Тогда-то вы и привыкли к свисту. А сейчас вас расстраивает, если фильм неуспешен?
Кино должно быть другим, уникальным, не похожим на всё остальное. Вот тогда — интересно. Может, это не будет хитом в прокате, может, критикам не понравится или даже возненавидят, но если зритель увидел нечто новое — значит, он не зря потратил время.
С таким подходом вас называют одной из главных звёзд европейского кино. Вам нравится это определение?
Да мне всё равно, честно. Хотя это не совсем точно. Может, с американской стороны кажется, будто Европа — это одно целое, но ведь Германия, Франция, Италия — очень разные страны. Это не единое пространство. Но, допустим, с их стороны океана — это может быть просто взгляд, образ. И он возможен.

** Задание **
Ответьте на вопросы по отрывку из интервью:
1. При каком условии зритель, согласно интервью, не зря потратил время?
2. Одной из кого, по словам интервьюера, называют собеседника?
3. Какие страны названы очень разными?
Записи взяты из другого источника.

** Записи **

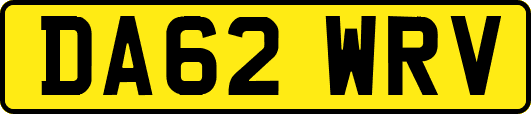 DA62WRV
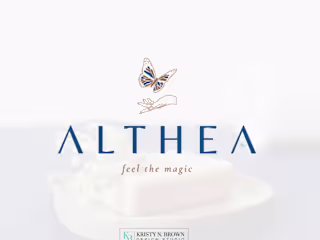Althea Soap Brand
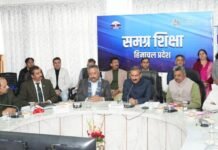 CM Sukhvinder Singh Sukhu Inaugurates Advanced Education Facilities, Announces Major Reforms to Strengthen Himachal’s School System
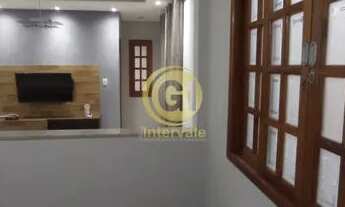 Imagem 6: Sobrado para aluguel possui 230 metros quadrados com 3 quartos em Jardim Bela Vista - Jaca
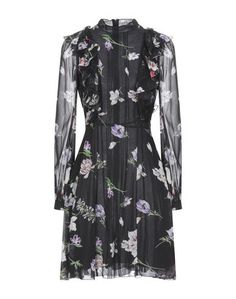 Короткое платье Giambattista Valli
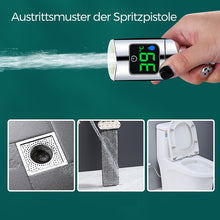 Laden Sie das Bild in den Galerie-Viewer, Intelligente digitale Dusche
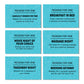 Coupon Book Gift For Husband Couple Gift Fun Coupon Book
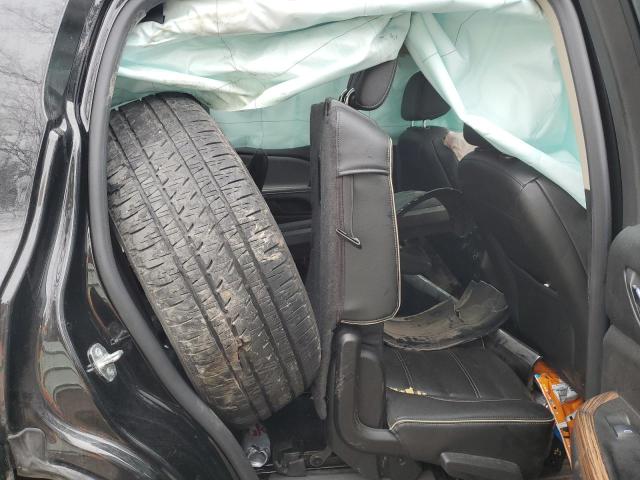 1GKKNXLS8HZ176435 GMC Acadia Denali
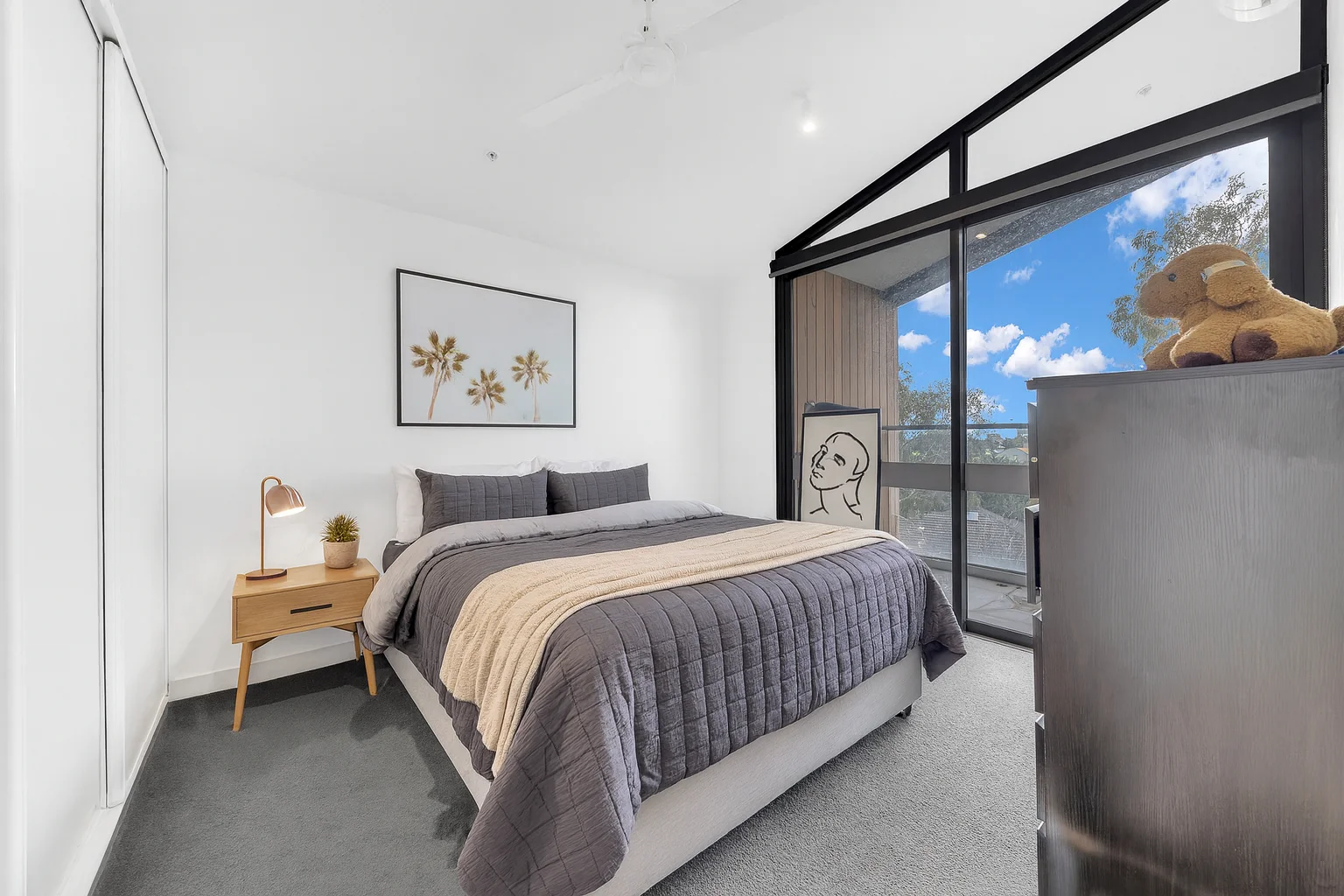 Additional image 5 of 307/110 Roberts Street, West Footscray VIC 3012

** Ответ **
1. Если зритель увидел нечто новое.
2. Одной из главных звёзд европейского кино.
3. Германия, Франция и Италия.